Chacune des six valeurs proposées met en évidence un aspect essentiel de la condition humaine : 
  • le bon, le bonheur : cette valeur qui semble si naturelle, qui semble susciter si immédiatement l'adhésion de chacun (qui ne voudrait, comme on dit hâtivement, "être heureux"?), se sépare pourtant d'une simple logique du vivant dans la mesure où elle donne une priorité au corps propre, à l'individu, à la personne, au sujet. L'hédonisme correspond donc à une valorisation culturelle du plaisir des sens, non pas à la manifestation d'un instinct bestial.
  • le beau, la beauté : cette valeur pourrait être considérée comme la valeur qui, mieux que toute autre, introduit une bifurcation par rapport à la simple logique du vivant dans laquelle tout a une fonction biologique, où tout est au service de la survie et de la reproduction de la vie. Car la recherche de la beauté invite non seulement à détourner les moyens de leurs fonctions mais, plus radicalement, à rechercher la grâce, la gratuité, c'est-à-dire l'absence de fonctionnalité. Une chose est belle quand elle est considérée pour elle-même, quand elle vaut en elle-même, non plus par rapport à ce qu'elle ...rapporte, par rapport à ce à quoi elle sert (valeur intrinsèque, valeur extrinsèque). Or l'idée d'une valeur intrinsèque est précisément l'idée d'un absolu qui nous affranchit du relatif de l'utilité, de l'ustensilité (valeur extrinsèque).
  • le bien (au sens moral : opposé au "mal") : la valeur morale projette une lumière décisive sur ce qu'est toute valeur puisque c'est elle qui rappelle chacun à sa liberté, c'est-à-dire au fait que son action peut ne pas relever d'un simple comportement prédéterminé, mais qu'elle peut constituer une véritable conduite correspondant à une possibilité choisie parmi d'autres possibilités. Faire le bien : l'expression ne désigne pas le contenu objectif d'une action (le quoi de l'action, ce que j'ai fait), mais l'acte par lequel un sujet "fabrique" le bien, l'idée de bien, au sens où il fait surgir une possibilité (correspondant à son idée du bien) opposée à une autre.
  • le vrai, la vérité : la vérité comme valeur rappelle que l'humain est un être qui représente l'être, le réel, ce qui est. Il parle de l'être, il s'en fait une idée. Dès lors se pose la question de savoir si ce qui est dit est conforme à ce qui est, si le discours est fidèle au cours des choses telles qu'elles ont lieu.

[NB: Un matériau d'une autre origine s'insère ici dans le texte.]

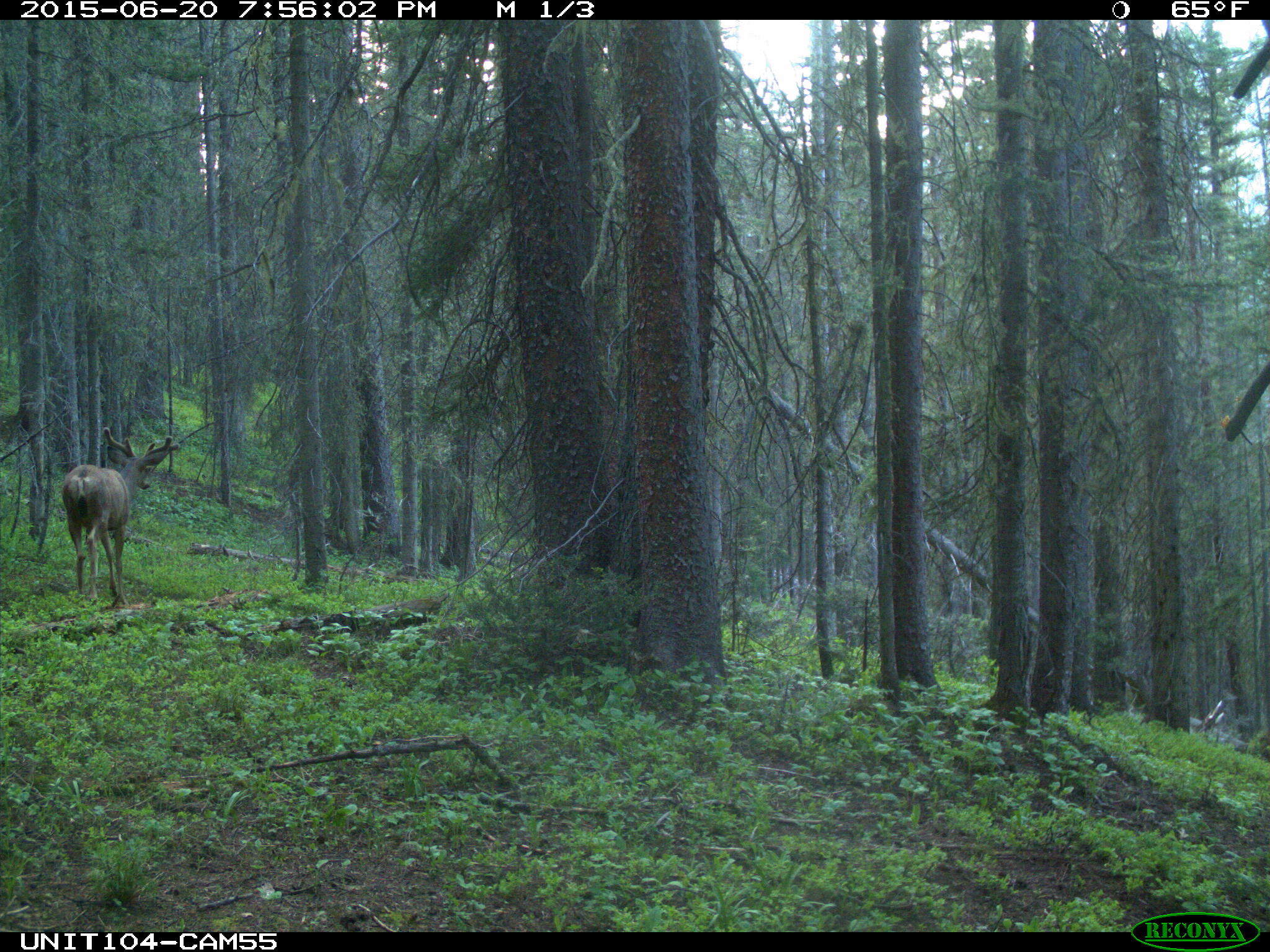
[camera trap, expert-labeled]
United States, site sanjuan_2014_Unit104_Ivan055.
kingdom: Animalia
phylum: Chordata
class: Mammalia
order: Artiodactyla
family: Cervidae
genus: Odocoileus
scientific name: Odocoileus hemionus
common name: mule deer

En ce sens, le vrai est la valeur qui rend possibles toutes les autres, qui les rend possibles comme idées, comme représentations, puisque c'est l'exigence de vérité qui nous invitent à justifier ce que nous disons sur ce qui est et sur ce qui doit être.
  • le juste, la justice : cette valeur rappelle chaque humain au "fait politique", au fait que pour l'humain vivre signifie "vivre parmi les hommes", vivre au sein d'une communauté d'hommes. Ainsi chaque homme devra répondre devant la communauté des hommes de valeur, du modèle qu'il retient pour guider son action. Car c'est le propre de tout modèle de modeler l'action d'un sujet mais aussi, en même temps, de se proposer comme modèle à suivre par d'autres. En agissant, chacun doit non seulement répondre de son action à la lumière de la valeur, du modèle qu'il s'est donné, mais il doit aussi répondre devant les autres de la possibilité de donner à son modèle une valeur universelle. Au sein d'une "communauté" (polis en grec) tout modèle appelle sa propre transmission, tout modèle a une valeur modélisante de la conduite de tous les autres sujets.
  • le sacré (opposé au profane) : l'être humain pense l'être et valorise un devoir-être. Ces deux conditions se réunissent pour donner sens à une démarche propre à l'humain, le culte du sacré, qui consiste à se représenter l'être à l'origine de sa propre existence, à l'origine même de l'existence de tout homme, et même à l'origine de l'existence de toute chose au sein du réel. Or cette démarche ne consiste pas seulement à se représenter, mais aussi à valoriser : l'humain est un être qui valorise le fait d'être, qui peut penser que l'être vaut mieux que le non-être (le néant) et que, donc, l'être à l'origine du fait qu'il y a de l'être doit être honoré, considéré comme fondement d'autorité, fondement de l'obligation morale et, ainsi, garant de la réponse à la question "Que dois-je faire?", autrement dit comme une instance commandant, recommandant ou simplement demandant que les êtres se conduisent ainsi, non pas autrement.